SOURCE EXTRACT:

───

The set of environment names and the method for altering the environment list are implementation-defined.

The getenv() function searches an environment list for a string that matches a specified name, and returns a pointer to a string associated with the matched list member. Depending on the implementation, multiple environment variables with the same name may be allowed and can cause unexpected results if a program cannot consistently choose the same value. The GNU glibc library addresses this issue in getenv() and setenv() by always using the first variable it encounters and ignoring the rest. Other implementations are following suit, although it is unwise to rely on this.

One common difference between implementations is whether or not environment variables are case sensitive. While UNIX-like implementations are generally case sensitive, environment variables are "not case sensitive in Windows 98/Me and Windows NT/2000/XP". [[MSDN]]

Duplicate Environment Variable Detection (POSIX)

───

RECORD EXTRACTS:
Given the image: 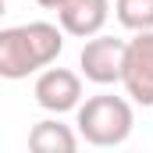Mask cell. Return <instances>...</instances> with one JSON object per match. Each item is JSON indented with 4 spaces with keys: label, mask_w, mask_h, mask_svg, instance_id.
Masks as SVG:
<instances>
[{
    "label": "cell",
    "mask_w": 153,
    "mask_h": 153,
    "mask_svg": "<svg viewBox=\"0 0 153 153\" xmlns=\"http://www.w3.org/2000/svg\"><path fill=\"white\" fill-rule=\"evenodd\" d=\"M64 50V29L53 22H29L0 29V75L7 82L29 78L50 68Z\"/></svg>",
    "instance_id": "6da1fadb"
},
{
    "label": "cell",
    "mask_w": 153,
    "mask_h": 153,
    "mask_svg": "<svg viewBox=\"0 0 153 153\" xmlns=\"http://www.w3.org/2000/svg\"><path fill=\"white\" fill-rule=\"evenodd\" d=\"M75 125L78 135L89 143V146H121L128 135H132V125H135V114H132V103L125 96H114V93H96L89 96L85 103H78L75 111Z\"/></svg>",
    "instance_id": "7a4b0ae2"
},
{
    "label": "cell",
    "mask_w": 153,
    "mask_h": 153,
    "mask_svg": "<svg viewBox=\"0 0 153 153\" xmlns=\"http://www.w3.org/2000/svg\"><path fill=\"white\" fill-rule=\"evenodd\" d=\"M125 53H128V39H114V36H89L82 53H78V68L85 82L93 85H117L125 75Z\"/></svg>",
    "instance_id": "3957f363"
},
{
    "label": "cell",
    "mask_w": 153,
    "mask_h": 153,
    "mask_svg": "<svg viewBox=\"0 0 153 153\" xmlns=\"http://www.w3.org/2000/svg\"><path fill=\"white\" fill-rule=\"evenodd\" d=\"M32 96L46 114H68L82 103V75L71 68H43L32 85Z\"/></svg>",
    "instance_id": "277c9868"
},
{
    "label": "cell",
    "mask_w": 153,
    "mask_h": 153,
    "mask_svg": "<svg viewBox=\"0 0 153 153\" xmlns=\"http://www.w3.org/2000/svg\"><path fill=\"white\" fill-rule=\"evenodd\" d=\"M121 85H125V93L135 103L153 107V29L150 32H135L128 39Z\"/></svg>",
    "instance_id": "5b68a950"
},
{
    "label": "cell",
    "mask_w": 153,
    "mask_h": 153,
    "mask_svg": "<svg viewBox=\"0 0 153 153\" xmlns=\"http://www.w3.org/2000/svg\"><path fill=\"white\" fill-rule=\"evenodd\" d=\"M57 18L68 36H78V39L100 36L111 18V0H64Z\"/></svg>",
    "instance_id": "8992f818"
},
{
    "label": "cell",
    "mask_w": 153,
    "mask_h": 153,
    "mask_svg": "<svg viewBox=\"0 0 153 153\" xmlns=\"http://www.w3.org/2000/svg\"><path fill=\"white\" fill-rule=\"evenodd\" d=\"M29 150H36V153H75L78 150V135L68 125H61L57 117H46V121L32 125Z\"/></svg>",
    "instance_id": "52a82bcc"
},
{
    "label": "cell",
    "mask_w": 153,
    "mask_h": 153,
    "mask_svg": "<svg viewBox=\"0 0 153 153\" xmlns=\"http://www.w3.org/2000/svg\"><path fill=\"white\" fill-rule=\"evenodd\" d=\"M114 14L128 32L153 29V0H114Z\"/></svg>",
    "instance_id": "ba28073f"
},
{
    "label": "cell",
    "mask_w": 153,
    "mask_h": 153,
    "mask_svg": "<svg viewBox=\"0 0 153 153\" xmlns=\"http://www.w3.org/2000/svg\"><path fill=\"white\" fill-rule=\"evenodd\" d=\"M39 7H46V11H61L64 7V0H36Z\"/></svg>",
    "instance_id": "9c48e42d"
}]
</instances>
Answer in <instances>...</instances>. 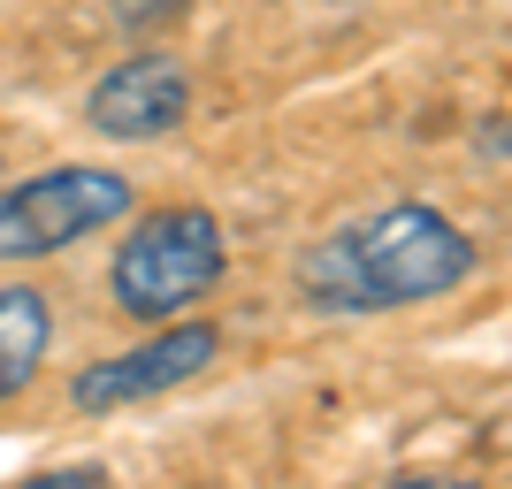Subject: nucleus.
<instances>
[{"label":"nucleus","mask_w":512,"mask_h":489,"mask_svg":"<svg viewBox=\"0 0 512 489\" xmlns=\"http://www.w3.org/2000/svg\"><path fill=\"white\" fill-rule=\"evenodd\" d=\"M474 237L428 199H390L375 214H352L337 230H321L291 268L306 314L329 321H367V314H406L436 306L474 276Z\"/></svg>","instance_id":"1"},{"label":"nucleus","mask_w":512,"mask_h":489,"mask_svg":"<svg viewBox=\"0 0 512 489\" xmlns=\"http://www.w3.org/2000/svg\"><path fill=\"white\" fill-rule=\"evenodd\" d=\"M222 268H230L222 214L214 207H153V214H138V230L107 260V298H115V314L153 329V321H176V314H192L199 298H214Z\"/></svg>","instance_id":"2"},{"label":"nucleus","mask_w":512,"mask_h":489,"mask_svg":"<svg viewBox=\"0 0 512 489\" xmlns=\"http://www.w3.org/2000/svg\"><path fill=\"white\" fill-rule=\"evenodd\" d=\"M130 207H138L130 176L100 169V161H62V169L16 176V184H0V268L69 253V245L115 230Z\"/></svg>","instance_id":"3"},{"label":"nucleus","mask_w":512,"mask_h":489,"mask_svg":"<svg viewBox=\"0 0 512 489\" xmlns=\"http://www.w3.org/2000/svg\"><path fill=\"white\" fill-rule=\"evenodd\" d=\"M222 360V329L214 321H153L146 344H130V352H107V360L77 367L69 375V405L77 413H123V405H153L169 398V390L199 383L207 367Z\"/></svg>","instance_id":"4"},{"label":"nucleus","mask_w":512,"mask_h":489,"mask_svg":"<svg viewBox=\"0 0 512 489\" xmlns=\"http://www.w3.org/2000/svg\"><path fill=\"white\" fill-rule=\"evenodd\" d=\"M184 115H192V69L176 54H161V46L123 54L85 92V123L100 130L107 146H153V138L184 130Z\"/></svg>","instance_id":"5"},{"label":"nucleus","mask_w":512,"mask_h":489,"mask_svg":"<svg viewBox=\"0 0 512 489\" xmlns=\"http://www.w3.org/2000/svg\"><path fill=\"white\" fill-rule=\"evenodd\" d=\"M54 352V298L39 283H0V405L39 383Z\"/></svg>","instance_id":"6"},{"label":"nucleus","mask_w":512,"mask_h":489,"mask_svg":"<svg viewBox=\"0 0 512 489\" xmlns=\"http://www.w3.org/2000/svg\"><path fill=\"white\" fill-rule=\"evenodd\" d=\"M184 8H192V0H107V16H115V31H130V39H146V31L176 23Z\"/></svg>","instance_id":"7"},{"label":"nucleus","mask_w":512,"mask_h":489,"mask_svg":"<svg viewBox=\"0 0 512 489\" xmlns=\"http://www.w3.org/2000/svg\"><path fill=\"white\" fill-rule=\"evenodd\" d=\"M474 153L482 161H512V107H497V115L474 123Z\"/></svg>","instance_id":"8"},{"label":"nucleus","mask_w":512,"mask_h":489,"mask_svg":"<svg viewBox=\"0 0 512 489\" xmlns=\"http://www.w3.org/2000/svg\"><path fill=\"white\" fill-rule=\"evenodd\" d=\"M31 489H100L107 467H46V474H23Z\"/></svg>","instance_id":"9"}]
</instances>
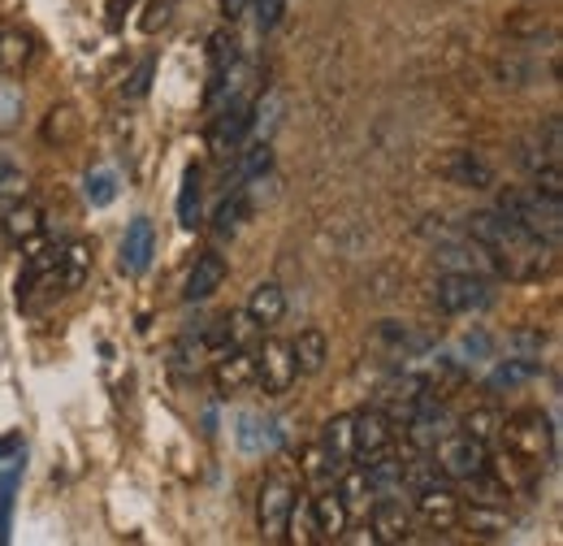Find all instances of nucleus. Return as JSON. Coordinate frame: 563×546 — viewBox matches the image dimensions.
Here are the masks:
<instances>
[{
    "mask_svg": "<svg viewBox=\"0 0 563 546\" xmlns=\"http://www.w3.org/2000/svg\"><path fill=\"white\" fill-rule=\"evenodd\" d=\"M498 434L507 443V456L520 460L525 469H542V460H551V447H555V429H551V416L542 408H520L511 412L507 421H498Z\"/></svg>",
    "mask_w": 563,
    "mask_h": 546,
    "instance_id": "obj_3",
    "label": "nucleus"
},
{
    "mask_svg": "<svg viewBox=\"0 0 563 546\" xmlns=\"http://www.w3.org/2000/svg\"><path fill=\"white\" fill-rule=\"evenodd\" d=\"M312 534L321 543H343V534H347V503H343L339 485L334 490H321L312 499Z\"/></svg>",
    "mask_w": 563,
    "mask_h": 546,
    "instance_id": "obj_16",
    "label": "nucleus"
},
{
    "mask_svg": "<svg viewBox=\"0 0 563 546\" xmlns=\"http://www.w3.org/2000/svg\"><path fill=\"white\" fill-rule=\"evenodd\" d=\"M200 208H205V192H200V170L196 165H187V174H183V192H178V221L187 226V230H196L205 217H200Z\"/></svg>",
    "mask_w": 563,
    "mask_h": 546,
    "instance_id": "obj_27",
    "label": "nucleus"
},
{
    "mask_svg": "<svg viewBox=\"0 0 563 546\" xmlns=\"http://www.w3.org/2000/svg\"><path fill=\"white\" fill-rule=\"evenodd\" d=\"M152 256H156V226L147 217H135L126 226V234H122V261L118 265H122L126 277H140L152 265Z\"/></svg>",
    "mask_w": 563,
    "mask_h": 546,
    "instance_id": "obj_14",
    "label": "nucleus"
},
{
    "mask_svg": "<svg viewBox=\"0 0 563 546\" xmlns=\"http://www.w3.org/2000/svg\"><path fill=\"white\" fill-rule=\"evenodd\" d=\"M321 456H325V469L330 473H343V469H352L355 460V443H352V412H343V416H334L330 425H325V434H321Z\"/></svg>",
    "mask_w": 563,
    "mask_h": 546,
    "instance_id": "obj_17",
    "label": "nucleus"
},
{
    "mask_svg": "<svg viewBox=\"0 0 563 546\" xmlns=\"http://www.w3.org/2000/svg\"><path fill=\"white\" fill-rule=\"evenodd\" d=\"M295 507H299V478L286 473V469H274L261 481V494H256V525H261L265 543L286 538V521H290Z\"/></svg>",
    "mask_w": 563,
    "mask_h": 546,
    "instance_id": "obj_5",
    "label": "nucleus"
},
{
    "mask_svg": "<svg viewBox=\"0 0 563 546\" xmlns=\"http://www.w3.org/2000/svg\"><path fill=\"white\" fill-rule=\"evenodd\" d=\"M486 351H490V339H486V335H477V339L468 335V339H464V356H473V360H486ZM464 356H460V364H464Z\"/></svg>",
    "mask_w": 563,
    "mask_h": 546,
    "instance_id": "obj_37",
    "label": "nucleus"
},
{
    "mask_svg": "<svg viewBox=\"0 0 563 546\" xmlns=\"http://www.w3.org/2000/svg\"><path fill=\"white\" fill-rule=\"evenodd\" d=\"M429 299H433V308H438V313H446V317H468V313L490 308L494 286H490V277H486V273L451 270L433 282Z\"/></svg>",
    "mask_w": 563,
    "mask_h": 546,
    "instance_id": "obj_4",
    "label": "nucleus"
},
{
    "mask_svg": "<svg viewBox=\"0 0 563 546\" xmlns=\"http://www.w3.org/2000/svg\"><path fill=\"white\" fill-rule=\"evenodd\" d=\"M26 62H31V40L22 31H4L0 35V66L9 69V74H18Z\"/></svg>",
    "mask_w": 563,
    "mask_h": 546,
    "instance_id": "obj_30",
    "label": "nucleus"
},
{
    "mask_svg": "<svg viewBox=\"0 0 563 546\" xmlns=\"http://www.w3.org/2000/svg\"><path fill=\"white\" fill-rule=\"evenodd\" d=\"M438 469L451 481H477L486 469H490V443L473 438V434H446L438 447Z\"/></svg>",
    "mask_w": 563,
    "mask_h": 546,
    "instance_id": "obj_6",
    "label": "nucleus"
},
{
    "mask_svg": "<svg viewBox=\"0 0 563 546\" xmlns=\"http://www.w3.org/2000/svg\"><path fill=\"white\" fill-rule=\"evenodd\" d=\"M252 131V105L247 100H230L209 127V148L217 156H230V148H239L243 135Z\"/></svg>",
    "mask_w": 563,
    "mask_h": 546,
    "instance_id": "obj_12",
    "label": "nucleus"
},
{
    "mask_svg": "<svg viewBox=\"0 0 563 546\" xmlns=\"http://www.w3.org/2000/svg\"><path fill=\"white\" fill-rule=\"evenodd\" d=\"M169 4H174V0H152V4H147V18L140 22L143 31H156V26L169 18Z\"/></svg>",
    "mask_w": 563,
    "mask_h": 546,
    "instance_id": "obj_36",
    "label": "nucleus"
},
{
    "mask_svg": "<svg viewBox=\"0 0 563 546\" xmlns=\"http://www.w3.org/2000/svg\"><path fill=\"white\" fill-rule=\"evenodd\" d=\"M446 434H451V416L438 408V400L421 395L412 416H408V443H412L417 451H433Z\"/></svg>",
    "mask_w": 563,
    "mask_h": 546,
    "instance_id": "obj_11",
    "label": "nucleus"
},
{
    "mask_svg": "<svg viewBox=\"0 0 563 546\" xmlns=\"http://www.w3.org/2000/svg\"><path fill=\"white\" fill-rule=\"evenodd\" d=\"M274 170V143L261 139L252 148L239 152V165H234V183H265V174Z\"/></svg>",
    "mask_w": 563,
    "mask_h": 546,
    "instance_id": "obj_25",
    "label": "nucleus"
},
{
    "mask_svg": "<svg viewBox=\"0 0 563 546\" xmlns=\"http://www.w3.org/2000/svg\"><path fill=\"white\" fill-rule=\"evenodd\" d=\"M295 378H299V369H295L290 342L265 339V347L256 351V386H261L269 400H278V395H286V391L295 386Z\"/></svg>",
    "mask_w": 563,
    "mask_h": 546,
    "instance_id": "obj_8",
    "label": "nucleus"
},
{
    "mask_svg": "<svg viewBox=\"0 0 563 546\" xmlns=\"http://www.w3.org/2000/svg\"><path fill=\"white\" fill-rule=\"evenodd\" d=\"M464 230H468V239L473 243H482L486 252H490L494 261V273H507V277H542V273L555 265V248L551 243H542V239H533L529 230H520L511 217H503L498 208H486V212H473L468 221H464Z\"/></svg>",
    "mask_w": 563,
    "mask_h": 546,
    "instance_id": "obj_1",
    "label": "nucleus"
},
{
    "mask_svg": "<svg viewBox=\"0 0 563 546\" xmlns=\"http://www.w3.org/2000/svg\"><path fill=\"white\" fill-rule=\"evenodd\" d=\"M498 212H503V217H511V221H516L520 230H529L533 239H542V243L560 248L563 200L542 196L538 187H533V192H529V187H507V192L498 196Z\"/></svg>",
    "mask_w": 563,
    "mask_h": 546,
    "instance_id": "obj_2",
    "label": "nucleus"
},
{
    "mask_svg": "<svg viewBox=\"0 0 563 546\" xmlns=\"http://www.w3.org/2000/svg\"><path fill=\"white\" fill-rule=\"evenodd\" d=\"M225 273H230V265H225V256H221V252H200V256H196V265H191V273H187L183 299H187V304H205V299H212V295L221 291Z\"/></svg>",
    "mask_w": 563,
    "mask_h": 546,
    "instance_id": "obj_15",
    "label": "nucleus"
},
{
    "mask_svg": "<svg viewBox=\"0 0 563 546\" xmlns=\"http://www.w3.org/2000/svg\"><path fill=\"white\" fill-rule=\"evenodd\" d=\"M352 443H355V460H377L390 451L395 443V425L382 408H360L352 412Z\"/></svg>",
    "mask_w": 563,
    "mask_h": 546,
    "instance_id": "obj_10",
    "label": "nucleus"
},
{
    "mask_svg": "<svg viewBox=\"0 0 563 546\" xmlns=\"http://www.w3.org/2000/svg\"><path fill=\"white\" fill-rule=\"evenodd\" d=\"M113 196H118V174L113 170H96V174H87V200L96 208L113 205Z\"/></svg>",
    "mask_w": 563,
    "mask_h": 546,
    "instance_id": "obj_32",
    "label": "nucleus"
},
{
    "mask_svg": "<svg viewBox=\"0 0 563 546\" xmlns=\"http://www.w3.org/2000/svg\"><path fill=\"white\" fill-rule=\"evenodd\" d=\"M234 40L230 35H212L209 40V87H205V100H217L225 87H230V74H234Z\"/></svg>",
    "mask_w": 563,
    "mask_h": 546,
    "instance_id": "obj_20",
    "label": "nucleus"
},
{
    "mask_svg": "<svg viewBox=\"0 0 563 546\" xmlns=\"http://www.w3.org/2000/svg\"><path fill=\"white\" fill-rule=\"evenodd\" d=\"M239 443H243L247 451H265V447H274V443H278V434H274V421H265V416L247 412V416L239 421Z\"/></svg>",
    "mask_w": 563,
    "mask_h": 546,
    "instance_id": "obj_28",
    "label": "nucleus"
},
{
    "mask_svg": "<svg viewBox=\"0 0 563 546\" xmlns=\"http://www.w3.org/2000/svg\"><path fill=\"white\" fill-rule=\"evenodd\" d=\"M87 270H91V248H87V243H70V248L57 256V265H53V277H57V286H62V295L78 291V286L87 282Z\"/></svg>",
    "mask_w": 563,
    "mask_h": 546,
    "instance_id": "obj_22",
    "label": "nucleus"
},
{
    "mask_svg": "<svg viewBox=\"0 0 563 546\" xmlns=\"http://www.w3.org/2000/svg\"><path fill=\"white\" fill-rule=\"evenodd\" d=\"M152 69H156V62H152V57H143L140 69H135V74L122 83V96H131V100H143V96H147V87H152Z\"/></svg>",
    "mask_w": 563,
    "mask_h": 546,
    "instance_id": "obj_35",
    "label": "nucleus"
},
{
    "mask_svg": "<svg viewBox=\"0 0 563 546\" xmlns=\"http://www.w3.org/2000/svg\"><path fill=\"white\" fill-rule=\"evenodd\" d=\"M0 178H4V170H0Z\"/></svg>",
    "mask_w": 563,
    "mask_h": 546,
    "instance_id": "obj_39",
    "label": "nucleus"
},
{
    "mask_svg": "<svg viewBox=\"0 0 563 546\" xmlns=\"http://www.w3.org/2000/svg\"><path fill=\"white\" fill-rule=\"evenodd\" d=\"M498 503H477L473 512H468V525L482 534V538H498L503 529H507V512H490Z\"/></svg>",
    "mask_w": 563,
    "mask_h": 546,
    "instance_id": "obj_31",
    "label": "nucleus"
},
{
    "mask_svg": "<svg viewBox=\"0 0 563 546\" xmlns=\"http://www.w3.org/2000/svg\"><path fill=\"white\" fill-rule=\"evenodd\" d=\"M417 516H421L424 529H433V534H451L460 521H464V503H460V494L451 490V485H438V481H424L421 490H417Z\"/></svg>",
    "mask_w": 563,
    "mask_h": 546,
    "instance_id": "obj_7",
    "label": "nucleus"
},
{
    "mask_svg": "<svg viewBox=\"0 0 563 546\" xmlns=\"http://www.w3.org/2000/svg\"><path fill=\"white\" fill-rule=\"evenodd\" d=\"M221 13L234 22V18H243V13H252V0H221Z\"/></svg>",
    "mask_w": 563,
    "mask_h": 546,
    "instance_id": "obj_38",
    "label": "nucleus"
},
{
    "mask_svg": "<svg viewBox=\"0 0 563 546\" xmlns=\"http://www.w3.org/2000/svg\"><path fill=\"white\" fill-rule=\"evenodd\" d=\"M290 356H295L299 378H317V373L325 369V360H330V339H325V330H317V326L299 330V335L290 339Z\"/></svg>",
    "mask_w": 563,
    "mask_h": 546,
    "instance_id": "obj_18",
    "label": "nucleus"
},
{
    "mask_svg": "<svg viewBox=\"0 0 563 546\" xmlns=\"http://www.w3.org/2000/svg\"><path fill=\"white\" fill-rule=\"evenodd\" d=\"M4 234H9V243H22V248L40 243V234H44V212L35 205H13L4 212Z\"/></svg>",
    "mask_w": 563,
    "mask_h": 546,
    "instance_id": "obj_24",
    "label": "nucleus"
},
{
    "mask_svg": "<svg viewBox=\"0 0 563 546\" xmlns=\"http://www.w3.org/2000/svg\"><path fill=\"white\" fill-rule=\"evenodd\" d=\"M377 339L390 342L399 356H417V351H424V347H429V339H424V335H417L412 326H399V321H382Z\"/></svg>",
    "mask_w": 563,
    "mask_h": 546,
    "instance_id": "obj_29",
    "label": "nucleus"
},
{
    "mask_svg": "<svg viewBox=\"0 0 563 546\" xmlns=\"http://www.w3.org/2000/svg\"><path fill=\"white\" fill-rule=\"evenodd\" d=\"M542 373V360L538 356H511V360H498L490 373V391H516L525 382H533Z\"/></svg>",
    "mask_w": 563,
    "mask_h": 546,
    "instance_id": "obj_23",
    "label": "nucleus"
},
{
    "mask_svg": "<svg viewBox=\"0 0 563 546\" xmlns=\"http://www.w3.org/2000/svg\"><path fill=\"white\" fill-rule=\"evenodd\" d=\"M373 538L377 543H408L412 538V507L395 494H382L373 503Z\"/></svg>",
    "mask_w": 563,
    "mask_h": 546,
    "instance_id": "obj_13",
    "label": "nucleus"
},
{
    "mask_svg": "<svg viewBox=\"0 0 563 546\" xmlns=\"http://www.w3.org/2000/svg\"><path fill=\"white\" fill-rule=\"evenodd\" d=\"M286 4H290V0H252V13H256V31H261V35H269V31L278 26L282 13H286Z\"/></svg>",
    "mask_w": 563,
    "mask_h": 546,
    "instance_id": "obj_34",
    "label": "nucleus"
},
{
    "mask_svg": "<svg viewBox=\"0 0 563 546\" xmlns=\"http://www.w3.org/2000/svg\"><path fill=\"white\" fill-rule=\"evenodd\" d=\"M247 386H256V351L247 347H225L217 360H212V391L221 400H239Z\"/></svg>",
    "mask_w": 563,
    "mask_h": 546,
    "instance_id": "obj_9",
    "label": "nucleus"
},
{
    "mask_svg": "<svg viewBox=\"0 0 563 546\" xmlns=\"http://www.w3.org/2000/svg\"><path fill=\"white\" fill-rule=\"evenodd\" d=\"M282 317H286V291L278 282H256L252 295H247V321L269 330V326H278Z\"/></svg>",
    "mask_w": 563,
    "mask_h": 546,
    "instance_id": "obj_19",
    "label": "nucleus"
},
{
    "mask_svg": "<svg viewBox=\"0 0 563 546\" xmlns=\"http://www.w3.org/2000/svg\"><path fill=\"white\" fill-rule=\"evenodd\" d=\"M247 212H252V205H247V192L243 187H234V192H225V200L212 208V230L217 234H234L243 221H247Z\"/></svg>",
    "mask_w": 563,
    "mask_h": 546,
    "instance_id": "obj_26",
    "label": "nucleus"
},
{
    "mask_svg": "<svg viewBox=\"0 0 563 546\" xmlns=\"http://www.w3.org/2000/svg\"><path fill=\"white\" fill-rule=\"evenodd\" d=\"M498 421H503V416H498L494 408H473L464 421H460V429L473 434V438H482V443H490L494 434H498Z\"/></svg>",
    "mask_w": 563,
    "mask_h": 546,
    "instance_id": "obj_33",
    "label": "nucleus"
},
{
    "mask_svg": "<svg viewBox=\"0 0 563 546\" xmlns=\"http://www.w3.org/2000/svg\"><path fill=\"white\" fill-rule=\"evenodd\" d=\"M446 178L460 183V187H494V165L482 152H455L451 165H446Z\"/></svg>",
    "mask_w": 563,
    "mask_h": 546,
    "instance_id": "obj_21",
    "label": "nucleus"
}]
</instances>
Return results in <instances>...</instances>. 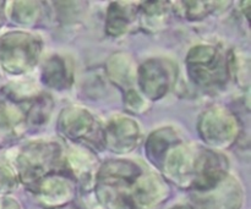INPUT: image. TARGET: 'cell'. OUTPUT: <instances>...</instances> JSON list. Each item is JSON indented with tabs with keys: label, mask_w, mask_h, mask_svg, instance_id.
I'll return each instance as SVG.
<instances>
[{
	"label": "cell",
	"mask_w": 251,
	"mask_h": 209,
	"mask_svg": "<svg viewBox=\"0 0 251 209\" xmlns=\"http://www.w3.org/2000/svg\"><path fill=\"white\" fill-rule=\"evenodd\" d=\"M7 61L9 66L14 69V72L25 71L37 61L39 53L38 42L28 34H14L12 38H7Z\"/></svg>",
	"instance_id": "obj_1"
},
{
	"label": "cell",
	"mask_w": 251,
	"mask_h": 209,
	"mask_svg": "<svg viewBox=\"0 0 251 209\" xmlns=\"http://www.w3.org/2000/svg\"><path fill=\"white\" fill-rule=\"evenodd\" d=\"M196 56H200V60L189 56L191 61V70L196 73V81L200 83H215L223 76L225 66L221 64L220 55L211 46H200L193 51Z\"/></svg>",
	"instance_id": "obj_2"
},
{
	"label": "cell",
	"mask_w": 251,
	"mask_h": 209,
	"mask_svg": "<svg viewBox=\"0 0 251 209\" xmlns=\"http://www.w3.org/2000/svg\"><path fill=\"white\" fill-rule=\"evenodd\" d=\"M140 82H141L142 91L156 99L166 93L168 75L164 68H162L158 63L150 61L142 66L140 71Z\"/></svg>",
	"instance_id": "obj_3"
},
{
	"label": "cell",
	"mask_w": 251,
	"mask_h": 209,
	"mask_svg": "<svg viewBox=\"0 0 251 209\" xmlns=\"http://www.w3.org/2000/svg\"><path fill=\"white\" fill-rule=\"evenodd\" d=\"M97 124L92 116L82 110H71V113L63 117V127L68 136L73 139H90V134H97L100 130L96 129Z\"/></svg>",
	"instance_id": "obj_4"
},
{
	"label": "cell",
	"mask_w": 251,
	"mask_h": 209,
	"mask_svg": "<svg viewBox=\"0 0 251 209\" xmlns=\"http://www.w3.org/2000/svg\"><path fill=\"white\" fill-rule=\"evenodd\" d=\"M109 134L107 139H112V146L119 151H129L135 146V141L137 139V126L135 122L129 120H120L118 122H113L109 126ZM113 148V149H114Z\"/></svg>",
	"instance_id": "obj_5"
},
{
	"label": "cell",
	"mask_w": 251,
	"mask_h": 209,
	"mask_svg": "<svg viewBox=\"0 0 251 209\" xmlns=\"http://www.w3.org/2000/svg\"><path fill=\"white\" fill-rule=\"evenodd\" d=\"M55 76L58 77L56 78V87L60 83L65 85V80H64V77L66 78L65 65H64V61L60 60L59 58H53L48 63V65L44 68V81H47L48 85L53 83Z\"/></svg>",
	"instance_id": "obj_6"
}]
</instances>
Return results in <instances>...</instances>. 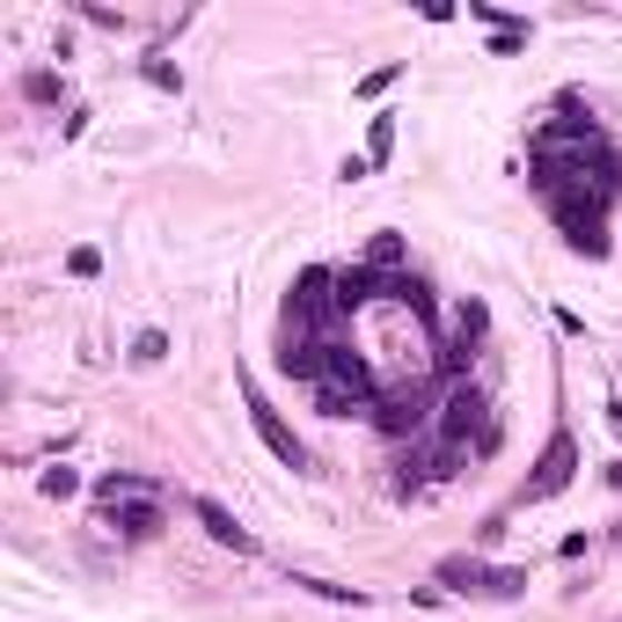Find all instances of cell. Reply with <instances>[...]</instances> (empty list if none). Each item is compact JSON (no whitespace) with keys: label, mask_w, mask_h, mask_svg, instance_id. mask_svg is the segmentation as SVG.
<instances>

───

GIVEN REQUEST 1:
Answer these from the passage on environment variables:
(a) How does the GNU glibc library handle duplicate environment variables in getenv() and setenv()?
(b) In which Windows versions does the passage say environment variables are "not case sensitive"?
(c) What does the passage say about the set of environment names and the method for altering the environment list?
GIVEN REQUEST 2: Carry on the passage on environment variables from its last line, the heading "Duplicate Environment Variable Detection (POSIX)".
The records aren't needed for anything here.

EXPECTED ANSWER 1:
(a) It always uses the first variable it encounters and ignores the rest.
(b) Windows 98/Me and Windows NT/2000/XP.
(c) They are implementation-defined.

EXPECTED ANSWER 2:
Here is a function that uses the environ array (specified in POSIX) to manually search for duplicate key entries. Any duplicate environment variables are considered an attack, and so the program immediately terminates.

extern char ** environ;

int main(void) {
  if(multiple_vars_with_same_name()) {
    printf("Someone may be tampering.\n");
    return 1;
  }

  /* ... */

  return 0;
}

int multiple_vars_with_same_name(void) {
  size_t i;
  size_t j;
  size_t k;
  size_t l;
  size_t len_i;
  size_t len_j;

  for(i = 0; environ[i] != NULL; i++) {
    for(j = i; environ[j] != NULL; j++) {
      if(i != j) {
        k = 0;
        l = 0;

        len_i = strlen(environ[i]);
        len_j = strlen(environ[j]);

        while(k < len_i && l < len_j) {
          if(environ[i][k] != environ[j][l])
            break;

          if(environ[i][k] == '=')
            return 1;

          k++;
          l++;
        }
      }
    }
  }
  return 0;
}

Non-Compliant Code Example

This code behaves differently when compiled under Linux and Windows.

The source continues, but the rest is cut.